Vediamo. Le ultime parole, improprie, sono state intese da tutti con questo significato: "votare contro il proprio interesse". E' molto probabilmente questo ciò che voleva dire l'oratore. Infatti, "disinteresse" significa 1) mancanza di interesse per qualcosa, o 2) spassionatezza, imparzialità, o 3) noncuranza di ricavare un utile, materiale o morale (Zingarelli, 1986).
In quella frase intera, che parla di voto politico, il terzo è l'unico significato possibile: sono dei fessi gli elettori che non fanno il proprio interesse. Infatti, nel senso generale di quel discorso, la frase non poteva significare: sono dei fessi gli elettori che non hanno interesse per il voto. E nemmeno poteva significare: sono dei fessi gli elettori che votano in maniera spassionata, imparziale.

§ Materiale fornito:
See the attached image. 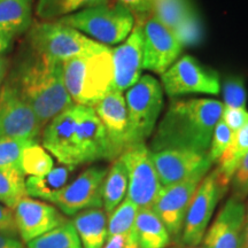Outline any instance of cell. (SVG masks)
<instances>
[{
	"label": "cell",
	"instance_id": "7bdbcfd3",
	"mask_svg": "<svg viewBox=\"0 0 248 248\" xmlns=\"http://www.w3.org/2000/svg\"><path fill=\"white\" fill-rule=\"evenodd\" d=\"M13 39L14 38H12L11 36L0 32V55L4 54L5 52L11 47Z\"/></svg>",
	"mask_w": 248,
	"mask_h": 248
},
{
	"label": "cell",
	"instance_id": "f35d334b",
	"mask_svg": "<svg viewBox=\"0 0 248 248\" xmlns=\"http://www.w3.org/2000/svg\"><path fill=\"white\" fill-rule=\"evenodd\" d=\"M116 2L128 8L133 14L136 21L147 17L153 11V1L152 0H116Z\"/></svg>",
	"mask_w": 248,
	"mask_h": 248
},
{
	"label": "cell",
	"instance_id": "ffe728a7",
	"mask_svg": "<svg viewBox=\"0 0 248 248\" xmlns=\"http://www.w3.org/2000/svg\"><path fill=\"white\" fill-rule=\"evenodd\" d=\"M114 90L123 92L140 79L142 71V30L136 23L123 44L111 49Z\"/></svg>",
	"mask_w": 248,
	"mask_h": 248
},
{
	"label": "cell",
	"instance_id": "52a82bcc",
	"mask_svg": "<svg viewBox=\"0 0 248 248\" xmlns=\"http://www.w3.org/2000/svg\"><path fill=\"white\" fill-rule=\"evenodd\" d=\"M228 188L229 185L223 182L216 169L204 176L186 212L182 230L183 244L197 246L202 241L217 203Z\"/></svg>",
	"mask_w": 248,
	"mask_h": 248
},
{
	"label": "cell",
	"instance_id": "7dc6e473",
	"mask_svg": "<svg viewBox=\"0 0 248 248\" xmlns=\"http://www.w3.org/2000/svg\"><path fill=\"white\" fill-rule=\"evenodd\" d=\"M247 208H248V204H247Z\"/></svg>",
	"mask_w": 248,
	"mask_h": 248
},
{
	"label": "cell",
	"instance_id": "4fadbf2b",
	"mask_svg": "<svg viewBox=\"0 0 248 248\" xmlns=\"http://www.w3.org/2000/svg\"><path fill=\"white\" fill-rule=\"evenodd\" d=\"M151 157L162 187L179 184L188 179L204 176L212 168L208 153L188 150H163L151 152Z\"/></svg>",
	"mask_w": 248,
	"mask_h": 248
},
{
	"label": "cell",
	"instance_id": "603a6c76",
	"mask_svg": "<svg viewBox=\"0 0 248 248\" xmlns=\"http://www.w3.org/2000/svg\"><path fill=\"white\" fill-rule=\"evenodd\" d=\"M32 0H0V32L14 38L30 29Z\"/></svg>",
	"mask_w": 248,
	"mask_h": 248
},
{
	"label": "cell",
	"instance_id": "5b68a950",
	"mask_svg": "<svg viewBox=\"0 0 248 248\" xmlns=\"http://www.w3.org/2000/svg\"><path fill=\"white\" fill-rule=\"evenodd\" d=\"M29 43L37 55L60 63L106 47L78 30L57 21L37 22L31 26Z\"/></svg>",
	"mask_w": 248,
	"mask_h": 248
},
{
	"label": "cell",
	"instance_id": "1f68e13d",
	"mask_svg": "<svg viewBox=\"0 0 248 248\" xmlns=\"http://www.w3.org/2000/svg\"><path fill=\"white\" fill-rule=\"evenodd\" d=\"M139 208L135 203L125 198L114 212L108 215L107 230L108 238L113 235H130L133 233L136 217Z\"/></svg>",
	"mask_w": 248,
	"mask_h": 248
},
{
	"label": "cell",
	"instance_id": "f1b7e54d",
	"mask_svg": "<svg viewBox=\"0 0 248 248\" xmlns=\"http://www.w3.org/2000/svg\"><path fill=\"white\" fill-rule=\"evenodd\" d=\"M28 197L26 175L20 168L0 169V203L11 210Z\"/></svg>",
	"mask_w": 248,
	"mask_h": 248
},
{
	"label": "cell",
	"instance_id": "9a60e30c",
	"mask_svg": "<svg viewBox=\"0 0 248 248\" xmlns=\"http://www.w3.org/2000/svg\"><path fill=\"white\" fill-rule=\"evenodd\" d=\"M202 179V176H198L179 184L162 187L152 207L172 237L177 238L181 235L186 212L198 185Z\"/></svg>",
	"mask_w": 248,
	"mask_h": 248
},
{
	"label": "cell",
	"instance_id": "f6af8a7d",
	"mask_svg": "<svg viewBox=\"0 0 248 248\" xmlns=\"http://www.w3.org/2000/svg\"><path fill=\"white\" fill-rule=\"evenodd\" d=\"M243 248H248V216L245 218L243 231Z\"/></svg>",
	"mask_w": 248,
	"mask_h": 248
},
{
	"label": "cell",
	"instance_id": "ba28073f",
	"mask_svg": "<svg viewBox=\"0 0 248 248\" xmlns=\"http://www.w3.org/2000/svg\"><path fill=\"white\" fill-rule=\"evenodd\" d=\"M120 159L128 171V199L139 209L152 208L159 197L162 185L145 144L135 145L124 151Z\"/></svg>",
	"mask_w": 248,
	"mask_h": 248
},
{
	"label": "cell",
	"instance_id": "2e32d148",
	"mask_svg": "<svg viewBox=\"0 0 248 248\" xmlns=\"http://www.w3.org/2000/svg\"><path fill=\"white\" fill-rule=\"evenodd\" d=\"M13 215L17 233L26 244L67 221L54 206L30 197L18 201Z\"/></svg>",
	"mask_w": 248,
	"mask_h": 248
},
{
	"label": "cell",
	"instance_id": "836d02e7",
	"mask_svg": "<svg viewBox=\"0 0 248 248\" xmlns=\"http://www.w3.org/2000/svg\"><path fill=\"white\" fill-rule=\"evenodd\" d=\"M223 99L224 108H245L247 93L244 79L241 77H229L223 83Z\"/></svg>",
	"mask_w": 248,
	"mask_h": 248
},
{
	"label": "cell",
	"instance_id": "4dcf8cb0",
	"mask_svg": "<svg viewBox=\"0 0 248 248\" xmlns=\"http://www.w3.org/2000/svg\"><path fill=\"white\" fill-rule=\"evenodd\" d=\"M21 170L29 177L44 176L54 168L51 154L40 146L38 141L31 142L24 148L21 155Z\"/></svg>",
	"mask_w": 248,
	"mask_h": 248
},
{
	"label": "cell",
	"instance_id": "bcb514c9",
	"mask_svg": "<svg viewBox=\"0 0 248 248\" xmlns=\"http://www.w3.org/2000/svg\"><path fill=\"white\" fill-rule=\"evenodd\" d=\"M125 248H139L138 245L136 244L135 234L130 235L129 239H128V243H126V245H125Z\"/></svg>",
	"mask_w": 248,
	"mask_h": 248
},
{
	"label": "cell",
	"instance_id": "e575fe53",
	"mask_svg": "<svg viewBox=\"0 0 248 248\" xmlns=\"http://www.w3.org/2000/svg\"><path fill=\"white\" fill-rule=\"evenodd\" d=\"M232 136H233V133L224 123V121L222 119L219 120L215 125V129H214L208 150V156L213 163L218 161L222 154L230 145Z\"/></svg>",
	"mask_w": 248,
	"mask_h": 248
},
{
	"label": "cell",
	"instance_id": "9c48e42d",
	"mask_svg": "<svg viewBox=\"0 0 248 248\" xmlns=\"http://www.w3.org/2000/svg\"><path fill=\"white\" fill-rule=\"evenodd\" d=\"M161 83L171 98L192 93L217 95L221 91L217 71L202 66L191 55H184L173 62L161 75Z\"/></svg>",
	"mask_w": 248,
	"mask_h": 248
},
{
	"label": "cell",
	"instance_id": "30bf717a",
	"mask_svg": "<svg viewBox=\"0 0 248 248\" xmlns=\"http://www.w3.org/2000/svg\"><path fill=\"white\" fill-rule=\"evenodd\" d=\"M136 23L142 30V69L162 75L181 55L183 45L153 14Z\"/></svg>",
	"mask_w": 248,
	"mask_h": 248
},
{
	"label": "cell",
	"instance_id": "4316f807",
	"mask_svg": "<svg viewBox=\"0 0 248 248\" xmlns=\"http://www.w3.org/2000/svg\"><path fill=\"white\" fill-rule=\"evenodd\" d=\"M111 0H38L37 16L44 21L61 18L84 9L109 4Z\"/></svg>",
	"mask_w": 248,
	"mask_h": 248
},
{
	"label": "cell",
	"instance_id": "74e56055",
	"mask_svg": "<svg viewBox=\"0 0 248 248\" xmlns=\"http://www.w3.org/2000/svg\"><path fill=\"white\" fill-rule=\"evenodd\" d=\"M221 119L234 133L248 123V111L246 108H224Z\"/></svg>",
	"mask_w": 248,
	"mask_h": 248
},
{
	"label": "cell",
	"instance_id": "ac0fdd59",
	"mask_svg": "<svg viewBox=\"0 0 248 248\" xmlns=\"http://www.w3.org/2000/svg\"><path fill=\"white\" fill-rule=\"evenodd\" d=\"M246 208L241 200L231 197L217 214L203 237L204 248H243Z\"/></svg>",
	"mask_w": 248,
	"mask_h": 248
},
{
	"label": "cell",
	"instance_id": "8fae6325",
	"mask_svg": "<svg viewBox=\"0 0 248 248\" xmlns=\"http://www.w3.org/2000/svg\"><path fill=\"white\" fill-rule=\"evenodd\" d=\"M107 171V167H90L64 186L52 203L69 216L86 209L101 208L102 185Z\"/></svg>",
	"mask_w": 248,
	"mask_h": 248
},
{
	"label": "cell",
	"instance_id": "3957f363",
	"mask_svg": "<svg viewBox=\"0 0 248 248\" xmlns=\"http://www.w3.org/2000/svg\"><path fill=\"white\" fill-rule=\"evenodd\" d=\"M63 80L74 104L94 107L114 90L111 48L83 54L62 63Z\"/></svg>",
	"mask_w": 248,
	"mask_h": 248
},
{
	"label": "cell",
	"instance_id": "ab89813d",
	"mask_svg": "<svg viewBox=\"0 0 248 248\" xmlns=\"http://www.w3.org/2000/svg\"><path fill=\"white\" fill-rule=\"evenodd\" d=\"M0 233L15 237L18 235L16 226H15L13 210L0 203Z\"/></svg>",
	"mask_w": 248,
	"mask_h": 248
},
{
	"label": "cell",
	"instance_id": "5bb4252c",
	"mask_svg": "<svg viewBox=\"0 0 248 248\" xmlns=\"http://www.w3.org/2000/svg\"><path fill=\"white\" fill-rule=\"evenodd\" d=\"M80 105L74 104L47 123L43 133V147L63 166L76 167V126Z\"/></svg>",
	"mask_w": 248,
	"mask_h": 248
},
{
	"label": "cell",
	"instance_id": "44dd1931",
	"mask_svg": "<svg viewBox=\"0 0 248 248\" xmlns=\"http://www.w3.org/2000/svg\"><path fill=\"white\" fill-rule=\"evenodd\" d=\"M73 224L83 248H102L108 239L107 214L101 208H91L76 214Z\"/></svg>",
	"mask_w": 248,
	"mask_h": 248
},
{
	"label": "cell",
	"instance_id": "c3c4849f",
	"mask_svg": "<svg viewBox=\"0 0 248 248\" xmlns=\"http://www.w3.org/2000/svg\"><path fill=\"white\" fill-rule=\"evenodd\" d=\"M193 248H195V247H193Z\"/></svg>",
	"mask_w": 248,
	"mask_h": 248
},
{
	"label": "cell",
	"instance_id": "7a4b0ae2",
	"mask_svg": "<svg viewBox=\"0 0 248 248\" xmlns=\"http://www.w3.org/2000/svg\"><path fill=\"white\" fill-rule=\"evenodd\" d=\"M32 109L42 125L74 105L63 80L60 62L35 55L23 61L8 80Z\"/></svg>",
	"mask_w": 248,
	"mask_h": 248
},
{
	"label": "cell",
	"instance_id": "7c38bea8",
	"mask_svg": "<svg viewBox=\"0 0 248 248\" xmlns=\"http://www.w3.org/2000/svg\"><path fill=\"white\" fill-rule=\"evenodd\" d=\"M42 126L14 86L6 82L0 90V140L30 139L38 141Z\"/></svg>",
	"mask_w": 248,
	"mask_h": 248
},
{
	"label": "cell",
	"instance_id": "277c9868",
	"mask_svg": "<svg viewBox=\"0 0 248 248\" xmlns=\"http://www.w3.org/2000/svg\"><path fill=\"white\" fill-rule=\"evenodd\" d=\"M79 32L92 37L102 45H116L128 38L136 20L128 8L119 2H109L84 9L57 20Z\"/></svg>",
	"mask_w": 248,
	"mask_h": 248
},
{
	"label": "cell",
	"instance_id": "e0dca14e",
	"mask_svg": "<svg viewBox=\"0 0 248 248\" xmlns=\"http://www.w3.org/2000/svg\"><path fill=\"white\" fill-rule=\"evenodd\" d=\"M106 130L110 147V161H114L130 147L129 122L125 98L113 90L93 107Z\"/></svg>",
	"mask_w": 248,
	"mask_h": 248
},
{
	"label": "cell",
	"instance_id": "d6986e66",
	"mask_svg": "<svg viewBox=\"0 0 248 248\" xmlns=\"http://www.w3.org/2000/svg\"><path fill=\"white\" fill-rule=\"evenodd\" d=\"M76 152L78 166L99 160L110 161L106 130L92 107L80 106L76 126Z\"/></svg>",
	"mask_w": 248,
	"mask_h": 248
},
{
	"label": "cell",
	"instance_id": "7402d4cb",
	"mask_svg": "<svg viewBox=\"0 0 248 248\" xmlns=\"http://www.w3.org/2000/svg\"><path fill=\"white\" fill-rule=\"evenodd\" d=\"M133 234L139 248H166L170 243L169 232L152 208L138 210Z\"/></svg>",
	"mask_w": 248,
	"mask_h": 248
},
{
	"label": "cell",
	"instance_id": "83f0119b",
	"mask_svg": "<svg viewBox=\"0 0 248 248\" xmlns=\"http://www.w3.org/2000/svg\"><path fill=\"white\" fill-rule=\"evenodd\" d=\"M154 15L173 33L183 23L193 16L195 11L188 0H152Z\"/></svg>",
	"mask_w": 248,
	"mask_h": 248
},
{
	"label": "cell",
	"instance_id": "d590c367",
	"mask_svg": "<svg viewBox=\"0 0 248 248\" xmlns=\"http://www.w3.org/2000/svg\"><path fill=\"white\" fill-rule=\"evenodd\" d=\"M175 36L181 42L183 47L185 45L190 46L198 44L202 37V29H201V23L198 15L194 14L186 22L183 23L175 32Z\"/></svg>",
	"mask_w": 248,
	"mask_h": 248
},
{
	"label": "cell",
	"instance_id": "d6a6232c",
	"mask_svg": "<svg viewBox=\"0 0 248 248\" xmlns=\"http://www.w3.org/2000/svg\"><path fill=\"white\" fill-rule=\"evenodd\" d=\"M37 140L30 139H2L0 140V169L20 168L24 148Z\"/></svg>",
	"mask_w": 248,
	"mask_h": 248
},
{
	"label": "cell",
	"instance_id": "f546056e",
	"mask_svg": "<svg viewBox=\"0 0 248 248\" xmlns=\"http://www.w3.org/2000/svg\"><path fill=\"white\" fill-rule=\"evenodd\" d=\"M27 248H83L73 222L66 221L53 230L29 241Z\"/></svg>",
	"mask_w": 248,
	"mask_h": 248
},
{
	"label": "cell",
	"instance_id": "8d00e7d4",
	"mask_svg": "<svg viewBox=\"0 0 248 248\" xmlns=\"http://www.w3.org/2000/svg\"><path fill=\"white\" fill-rule=\"evenodd\" d=\"M230 184L233 193L232 197L244 201L248 195V153L235 170Z\"/></svg>",
	"mask_w": 248,
	"mask_h": 248
},
{
	"label": "cell",
	"instance_id": "d4e9b609",
	"mask_svg": "<svg viewBox=\"0 0 248 248\" xmlns=\"http://www.w3.org/2000/svg\"><path fill=\"white\" fill-rule=\"evenodd\" d=\"M128 192V171L123 161L114 160L102 185V207L105 213L109 215L122 201Z\"/></svg>",
	"mask_w": 248,
	"mask_h": 248
},
{
	"label": "cell",
	"instance_id": "484cf974",
	"mask_svg": "<svg viewBox=\"0 0 248 248\" xmlns=\"http://www.w3.org/2000/svg\"><path fill=\"white\" fill-rule=\"evenodd\" d=\"M248 153V123L244 128L238 130L232 136L231 142L226 148L222 156L219 157L217 163L216 171L219 177L230 185L231 179L233 177L235 170L238 169L241 161Z\"/></svg>",
	"mask_w": 248,
	"mask_h": 248
},
{
	"label": "cell",
	"instance_id": "ee69618b",
	"mask_svg": "<svg viewBox=\"0 0 248 248\" xmlns=\"http://www.w3.org/2000/svg\"><path fill=\"white\" fill-rule=\"evenodd\" d=\"M8 71V60L4 55H0V90L2 88V83L6 78Z\"/></svg>",
	"mask_w": 248,
	"mask_h": 248
},
{
	"label": "cell",
	"instance_id": "b9f144b4",
	"mask_svg": "<svg viewBox=\"0 0 248 248\" xmlns=\"http://www.w3.org/2000/svg\"><path fill=\"white\" fill-rule=\"evenodd\" d=\"M0 248H26L20 240L15 237L0 233Z\"/></svg>",
	"mask_w": 248,
	"mask_h": 248
},
{
	"label": "cell",
	"instance_id": "cb8c5ba5",
	"mask_svg": "<svg viewBox=\"0 0 248 248\" xmlns=\"http://www.w3.org/2000/svg\"><path fill=\"white\" fill-rule=\"evenodd\" d=\"M74 170L75 167L61 166L53 168L44 176L26 178L28 197L53 202L59 192L68 184V179Z\"/></svg>",
	"mask_w": 248,
	"mask_h": 248
},
{
	"label": "cell",
	"instance_id": "8992f818",
	"mask_svg": "<svg viewBox=\"0 0 248 248\" xmlns=\"http://www.w3.org/2000/svg\"><path fill=\"white\" fill-rule=\"evenodd\" d=\"M130 147L145 144L153 133L163 107V90L151 75H144L126 92Z\"/></svg>",
	"mask_w": 248,
	"mask_h": 248
},
{
	"label": "cell",
	"instance_id": "60d3db41",
	"mask_svg": "<svg viewBox=\"0 0 248 248\" xmlns=\"http://www.w3.org/2000/svg\"><path fill=\"white\" fill-rule=\"evenodd\" d=\"M130 235L120 234V235H113V237H109L102 248H125V245L128 243Z\"/></svg>",
	"mask_w": 248,
	"mask_h": 248
},
{
	"label": "cell",
	"instance_id": "6da1fadb",
	"mask_svg": "<svg viewBox=\"0 0 248 248\" xmlns=\"http://www.w3.org/2000/svg\"><path fill=\"white\" fill-rule=\"evenodd\" d=\"M224 105L214 99H178L170 102L151 141V152L188 150L208 153Z\"/></svg>",
	"mask_w": 248,
	"mask_h": 248
}]
</instances>
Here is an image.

§ Consegna:
Ricopia dall'estratto sulla parola «disinteresse» il passo che comincia con "In quella frase" e finisce dopo "maniera spassionata, imparziale.", senza cambiare nulla.

§ Risposta completa:
In quella frase intera, che parla di voto politico, il terzo è l'unico significato possibile: sono dei fessi gli elettori che non fanno il proprio interesse. Infatti, nel senso generale di quel discorso, la frase non poteva significare: sono dei fessi gli elettori che non hanno interesse per il voto. E nemmeno poteva significare: sono dei fessi gli elettori che votano in maniera spassionata, imparziale.